Compartilhe:

Jornalismo

Alfabetização: como conduzir o processo de aprender a escrever

Especialistas dão orientações e dicas práticas para apoiar esse percurso trabalhando temas de interesse das crianças e partindo do que elas já sabem

PorIngrid Yurie

29/03/2023

Crianças da rede municipal de ensino de Aracati (CE) realizam atividades de alfabetização, em 2022. Foto: Renato Stockler

Aprender a escrever é objeto de fascínio das crianças, que se orgulham de empunhar um lápis e participar do mundo letrado. É isso que tanto motiva os estudantes na complexa empreitada da alfabetização e produção da escrita.

Quando o professor, atento, segue esse interesse natural dos alunos, as aprendizagens se tornam mais significativas e, portanto, duradouras. “É menos sobre treino e memorização e mais sobre dar sentido à alfabetização”, sintetiza Regina Clara, consultora do Centro de Estudos e Pesquisas em Educação, Cultura e Ação Comunitária (Cenpec) e coordenadora pedagógica.

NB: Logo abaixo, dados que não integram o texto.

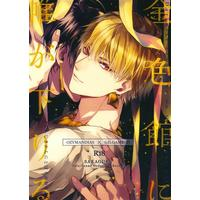 [Boys Love (Yaoi) : R18] Doujinshi - Fate/Grand Order / Ozymandias (Fate Series) x Gilgamesh (金色館に帷が下りる) / Sakagura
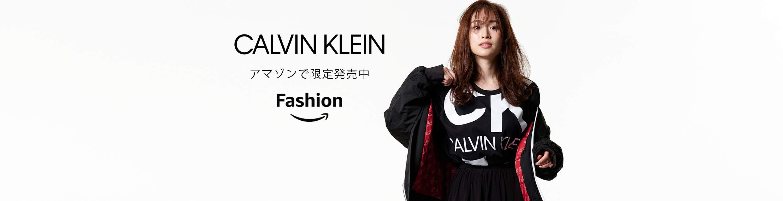 Calvin Klein アマゾンで限定発売中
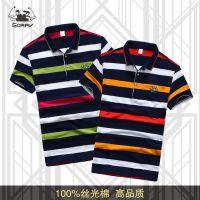 男式商务POLO衫高尔夫条纹短袖t恤翻领薄款纯棉中年厂家直销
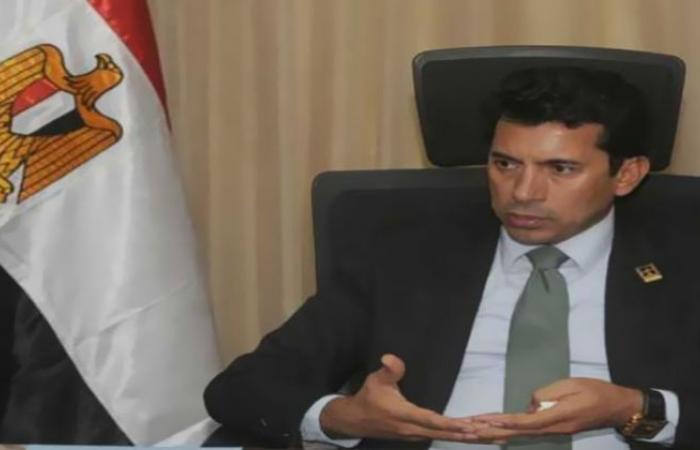 الوفد رياضة - وزير الرياضة يعلن تفاصيل استضافة مصر لبطولة العالم للسلاح للناشئين والشباب موجز نيوز
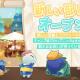 VOYAGE GAMES、『ミイラの飼い方~パズルで育てる不思議な生き物~』で新ステージ「オートキャンピングゾーン」を追加!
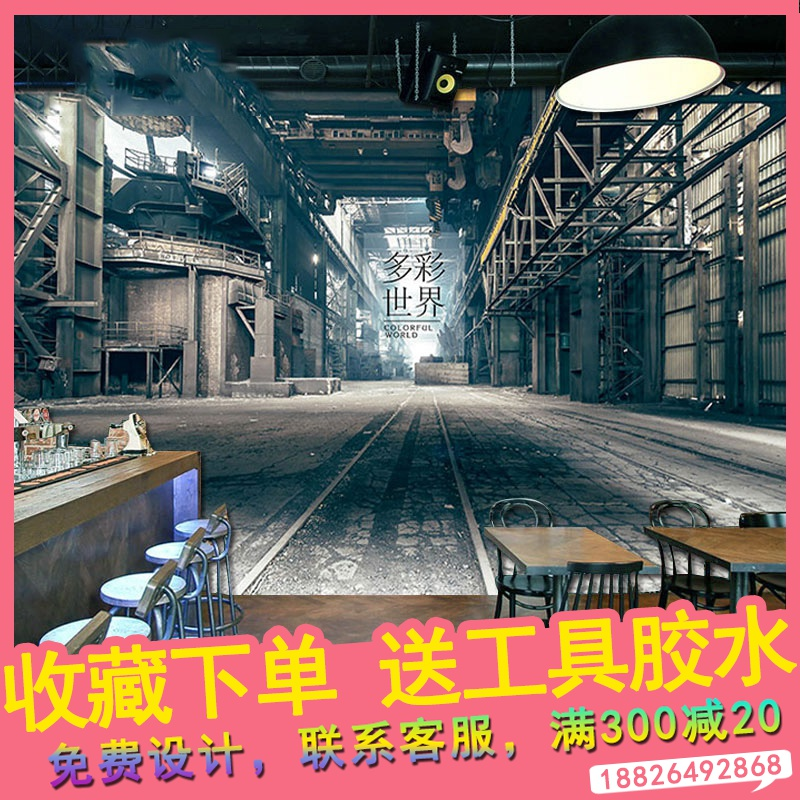 Retro nostalgic railway garage space extended wallpaper mural personalized industrial style 3d background wall wallpaper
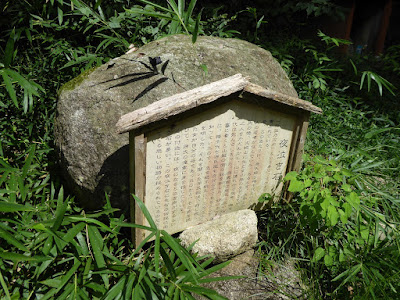 源氏の滝 夜泣き石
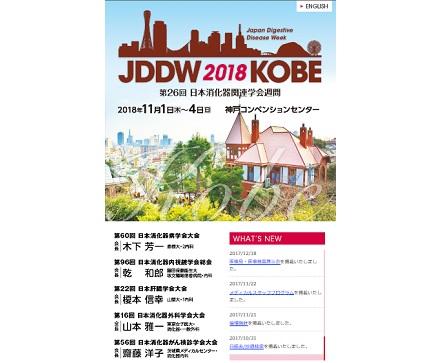 JDDW2018 Kobe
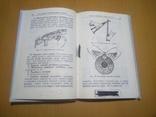 Ручной пулемёт Калашникова РПК и РПКС, фото №8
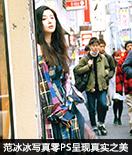 范冰冰登杂志封面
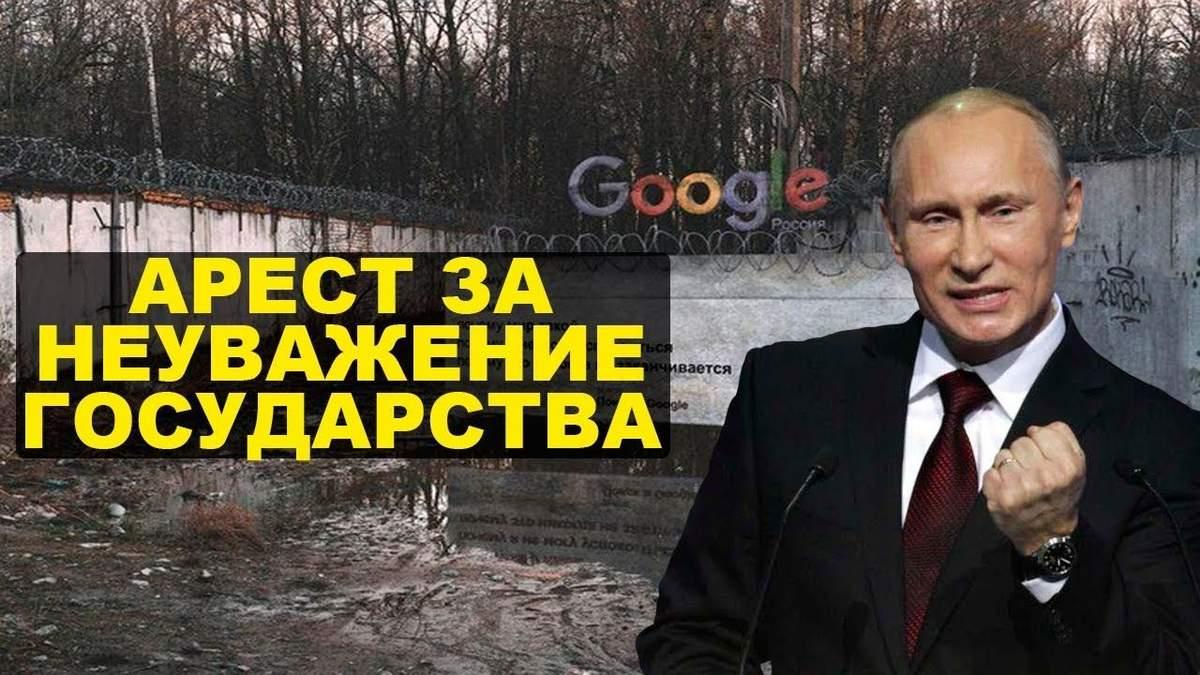 Інтернет в Росії може довести до в'язниці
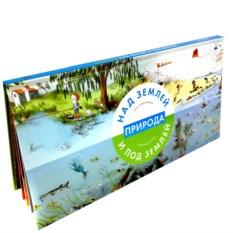 Книга «Природа над землей и под землей »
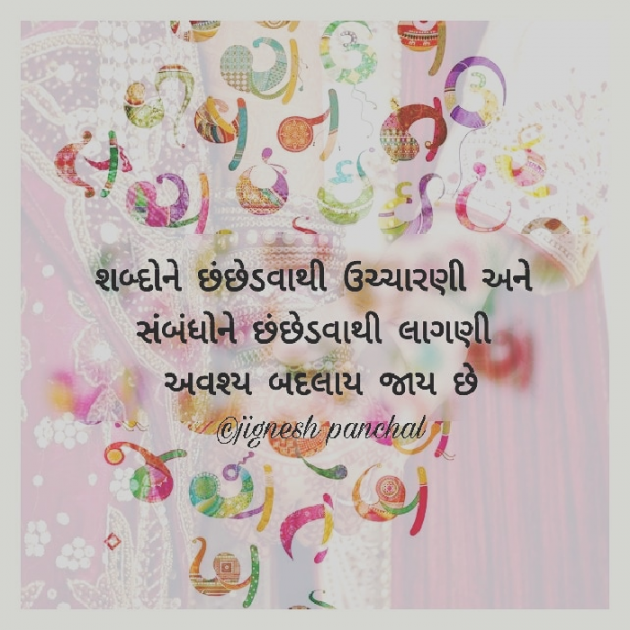 Gujarati Whatsapp-Status by Panchal Jignesh : 111060085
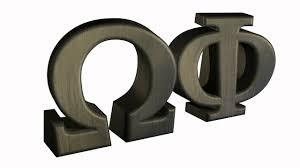 greek alphabet 3d icons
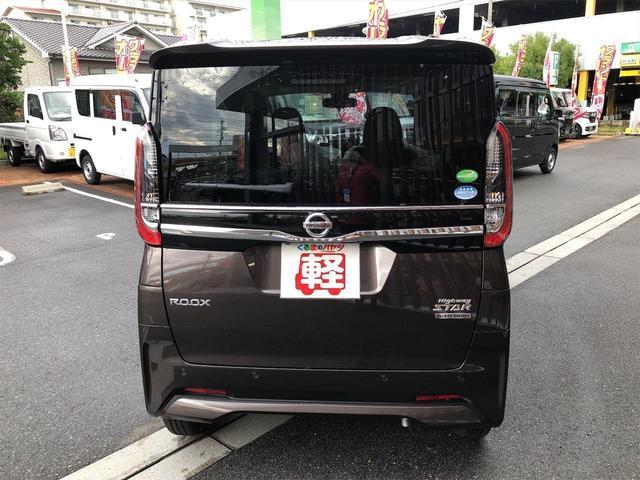 ハイウェイスター X ・快適パックA付・届出済未使用車・アラウンドビューモニター・ロールサンシェイド・リヤシーリングファン・パーソナルテーブル・USBソケット(8枚目)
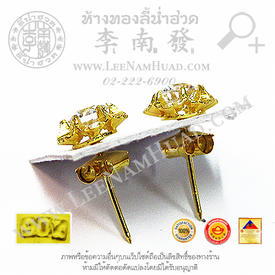 http://v1.igetweb.com/www/leenumhuad/catalog/e_1003486.jpg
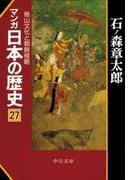 マンガ日本の歴史27(近世篇) - 桃山文化と朝鮮侵略(マンガ日本の歴史)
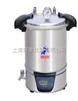 SYQ-DSX-280A|SYQ-DSX-280B手提式不鏽鋼壓力蒸汽滅菌器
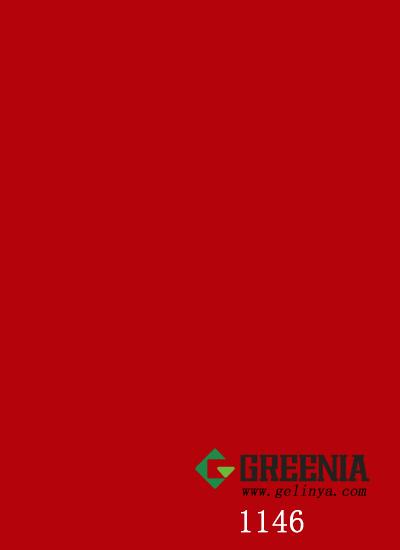 素色鹤顶红防火板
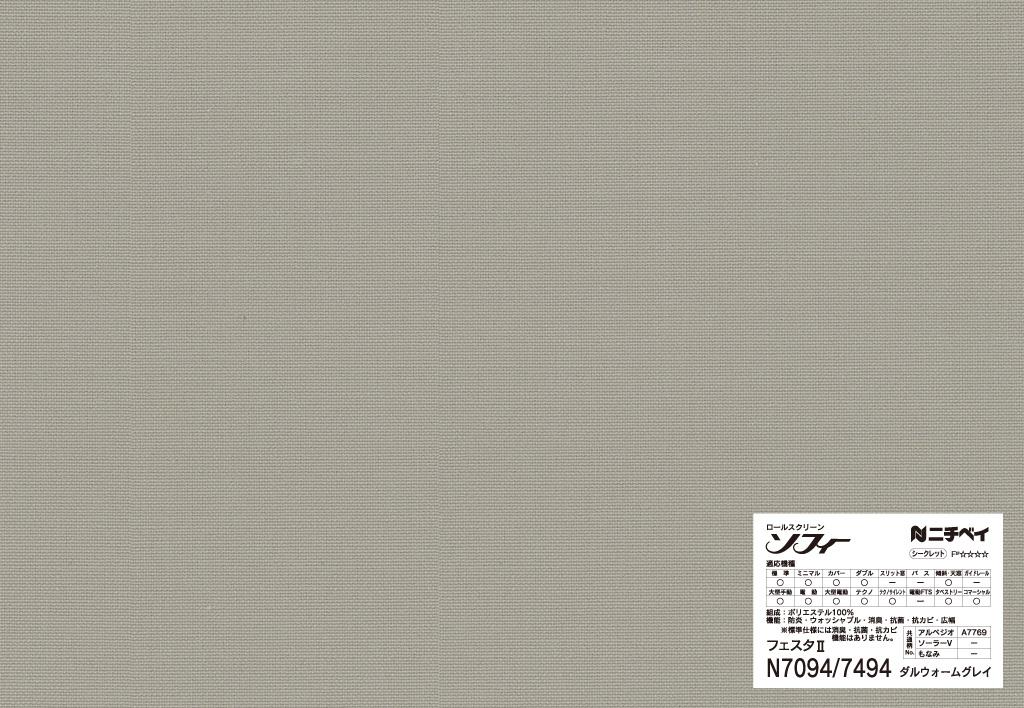 N7094-N7494:ダルウォームグレイ
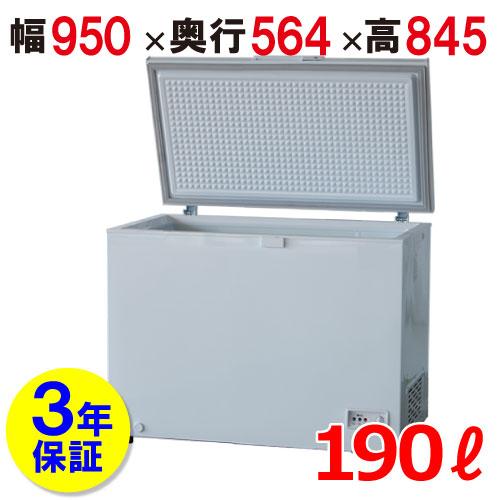 業界初!3年保証!業務用 冷凍ストッカー 190L 冷凍庫 197-OR 幅950×奥行564×高さ845【送料無料】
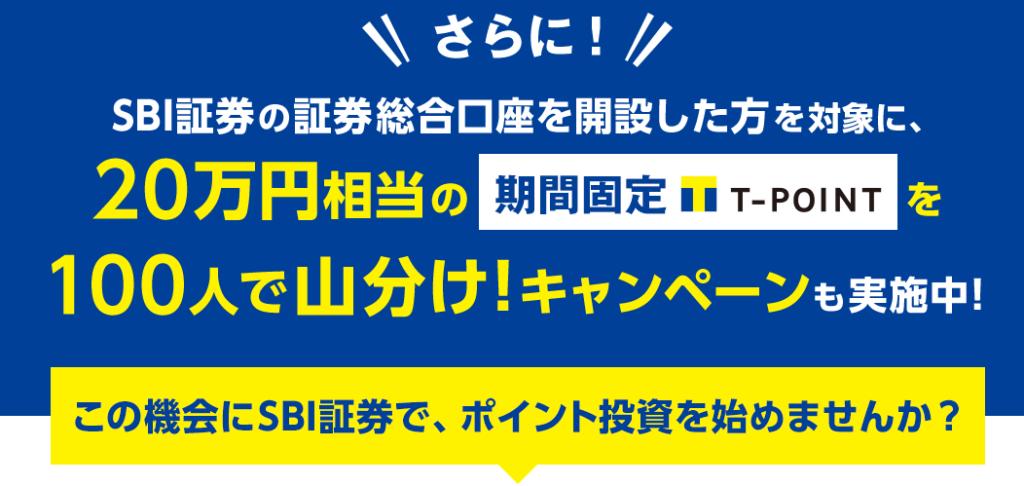 SBI証券のTポイントキャンペーン
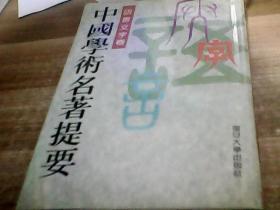 中国学术名著提要 语言文字卷【精装【馆藏书】】
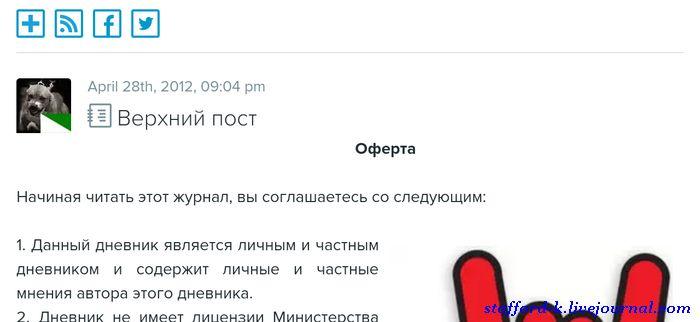 Новый_дизайн_ЖЖ_1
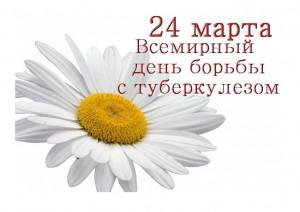 news3-04032016
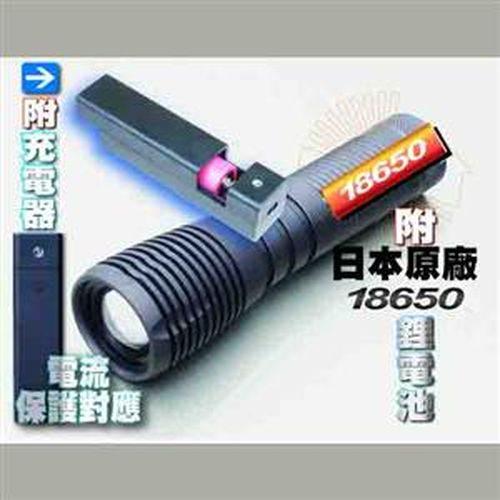 皇家騎士 伸縮變光6W手電筒L33 + 三洋18650 + 充電器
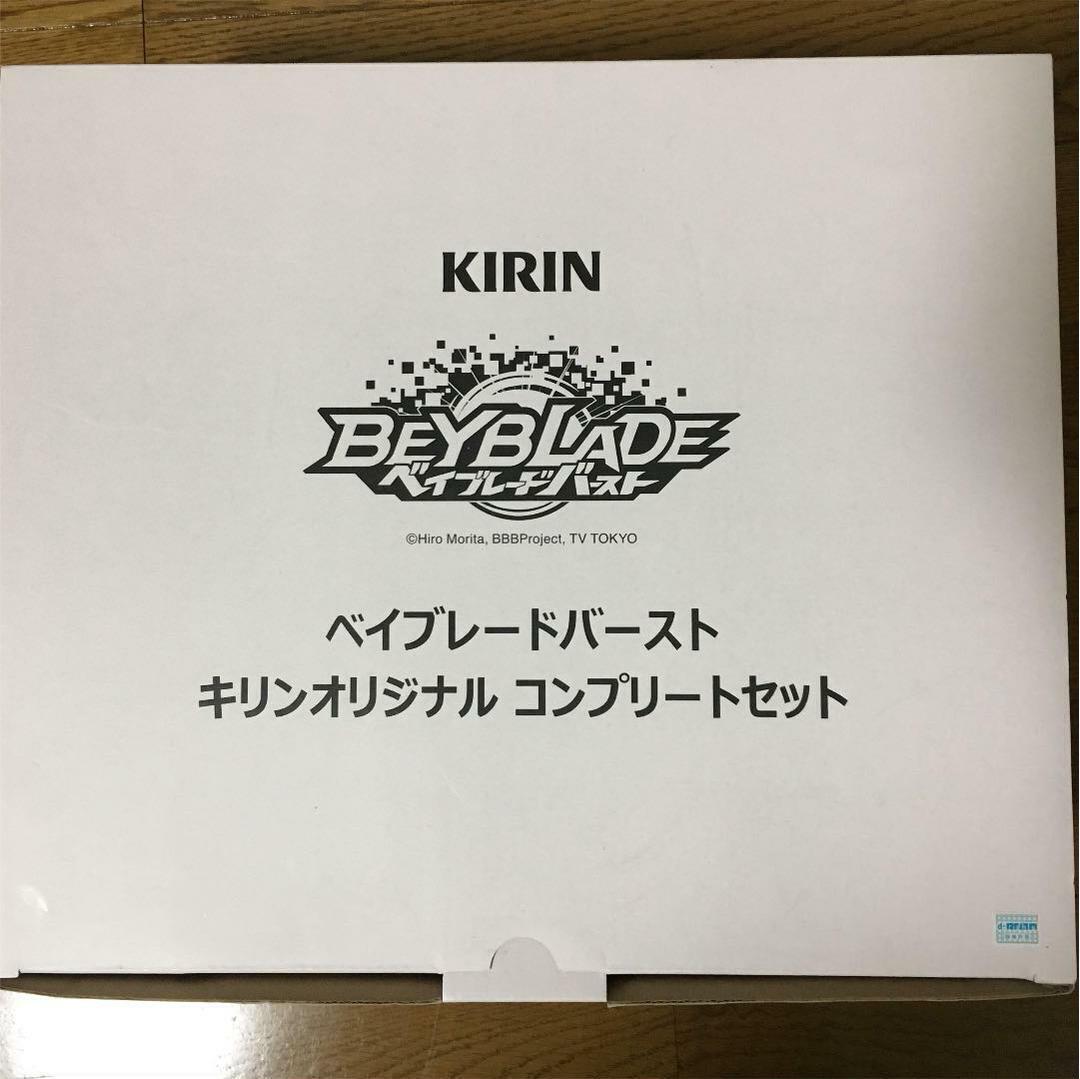 Beyblade Burst Kirin Original Complete Set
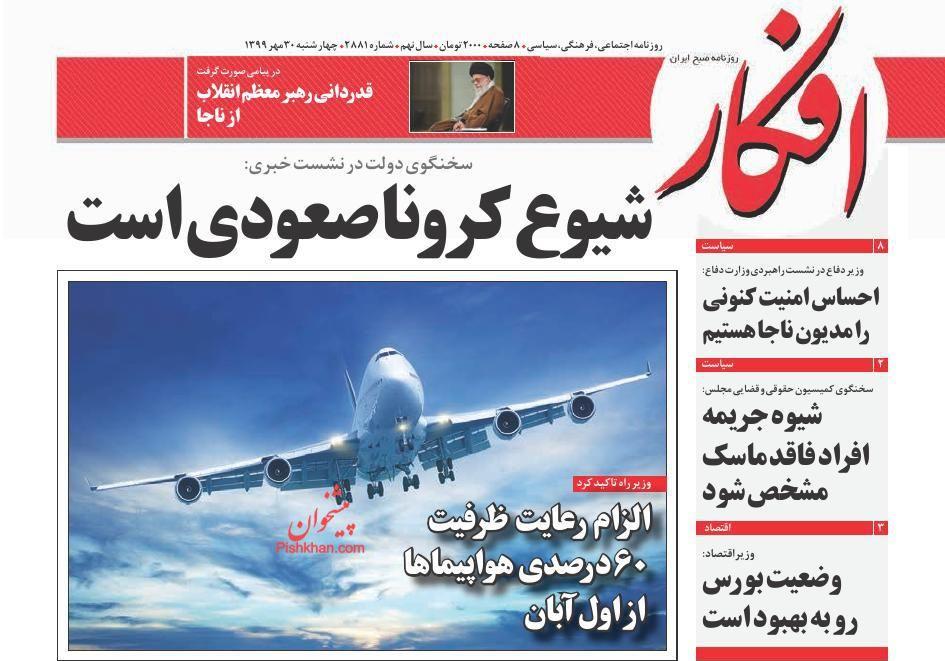 عناوین اخبار روزنامه افکار در روز چهارشنبه ۳۰ مهر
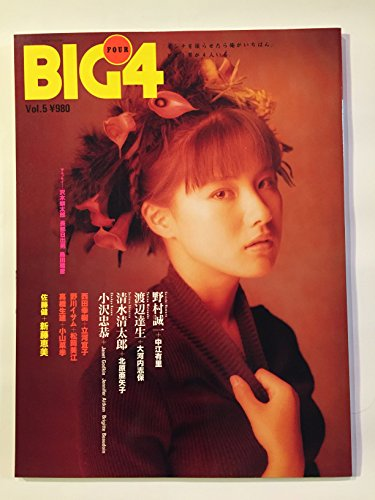 BIG4(FOUR)Vol5の詳細を見る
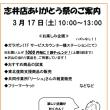 イベント参加のお知らせ〜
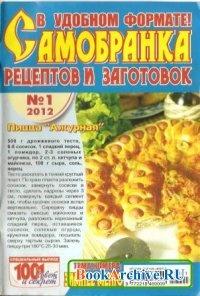 Книга Самобранка рецептов и заготовок №1, 2012.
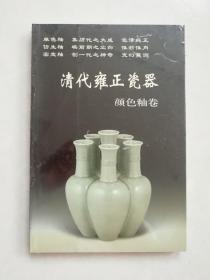 清代雍正瓷器颜色釉卷 老古董丛书 铁源/主编 正版全新现货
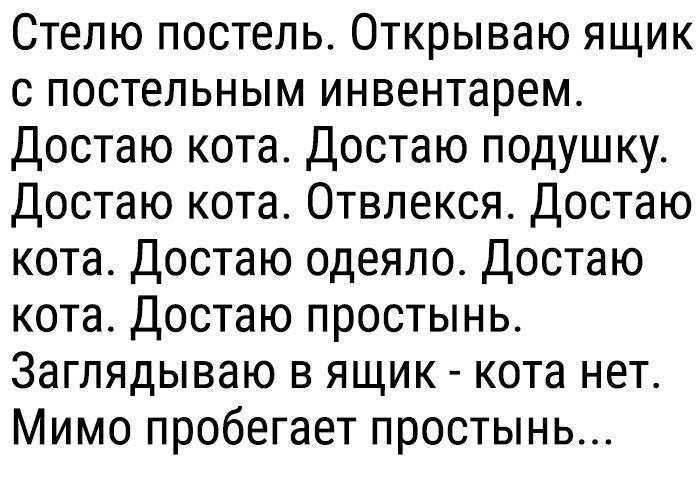 https://img1.liveinternet.ru/images/attach/d/2/152/960/152960697_qpmUT6fMxTw.jpg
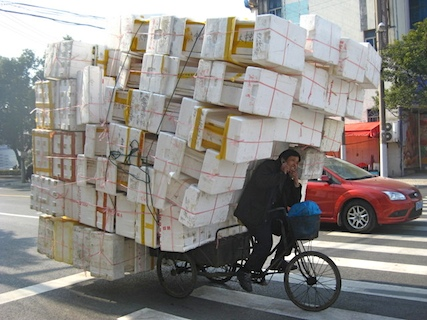 weird-china-enough-packages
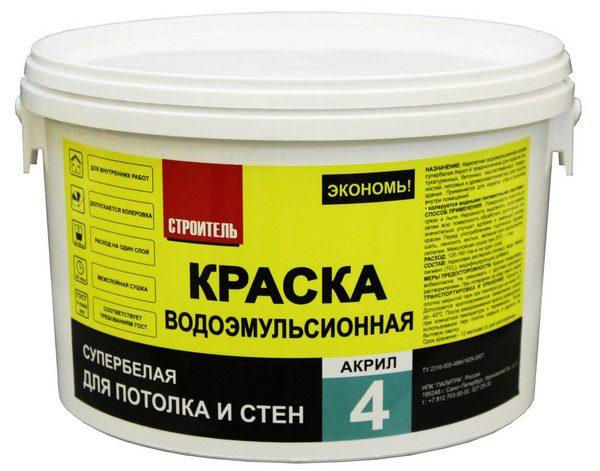 Водоемульсійна фарба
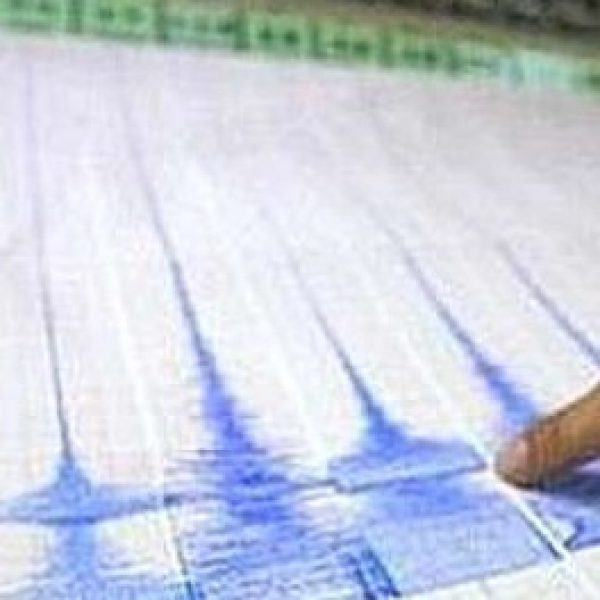 Scossa di terremoto nelle Marche di magnitudo 3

Ela explica que, desde pequenas, as crianças produzem textos — narrativas próprias que ainda não são escritas. “Elas manifestam o desejo de brincar ou de comer, antes de começar a escrever de próprio punho, e isso também é texto. Depois, seguem aprendendo a produzir novos textos em função de diferentes situações de comunicação até o fim da vida.”

Durante esse processo de aquisição da linguagem, encaram o desafio da coordenação motora e de compreender o que escrever, para quem, como e com qual objetivo. Ainda, o de relacionar sons e letras, os conhecimentos prévios e os novos.

Magda Soares [educadora referência em alfabetização] vai dizer que a alfabetização tem muitas facetas”, cita Daniela Mara Lima Oliveira, docente da Faculdade de Letras da Universidade Federal de Minas Gerais (UFMG). “Uma delas é essa janela que se abre para as crianças. Vivemos em um mundo grafocêntrico, isto é, com escrita em todo lugar. Quando elas podem acessar esse mundo, ficam doidas! Querem escrever e ler o tempo todo.”

Alfabetização e exercício da cidadania

Escrever e ler, inclusive, são atividades que enriquecem uma à outra simultaneamente e ajudam os estudantes a consolidar as habilidades necessárias para a alfabetização.

Também contribui para esse processo trabalhar os temas de interesse das crianças e do território que as circunda, além de personalizar o ensino adotando as melhores estratégias para cada agrupamento de estudantes. Dada a diversidade, que é característica desse processo, Regina defende que é preciso “ir além da disputa entre métodos”.

“Precisamos encarar nossas crianças como sujeitos pensantes, que observam e interpretam o mundo à sua volta e têm hipóteses de como escrever”, diz Regina. “Depois, é partir de quem eles são e do que já sabem para criar os melhores contextos para que a alfabetização ocorra.”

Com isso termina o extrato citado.